* _PROVIDED RECORDS_:
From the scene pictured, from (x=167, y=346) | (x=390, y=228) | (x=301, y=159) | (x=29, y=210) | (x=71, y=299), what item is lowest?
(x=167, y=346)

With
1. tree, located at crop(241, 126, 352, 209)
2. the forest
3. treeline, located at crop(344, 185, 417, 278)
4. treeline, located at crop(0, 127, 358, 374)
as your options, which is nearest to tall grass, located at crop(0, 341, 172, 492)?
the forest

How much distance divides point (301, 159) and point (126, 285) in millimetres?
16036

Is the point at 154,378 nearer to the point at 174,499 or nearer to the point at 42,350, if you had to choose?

* _EXERCISE GOAL_: Copy the listing above in full, substituting "tree line" for every "treeline" and leaving everything else unchanged.

* _RESULT OF THIS TASK_:
From the scene pictured, from (x=167, y=346) | (x=390, y=228) | (x=301, y=159) | (x=29, y=210) | (x=71, y=299), what item is lowest?
(x=167, y=346)

With
1. tree, located at crop(241, 126, 352, 209)
2. the forest
3. tree line, located at crop(344, 185, 417, 278)
4. tree line, located at crop(0, 127, 358, 374)
as your options, which is nearest to tall grass, located at crop(0, 341, 172, 492)?
the forest

How much distance divides point (301, 159) and point (126, 285) in millimetres?
16036

Is the point at 154,378 nearer to the point at 174,499 or nearer to the point at 42,350, if you had to choose?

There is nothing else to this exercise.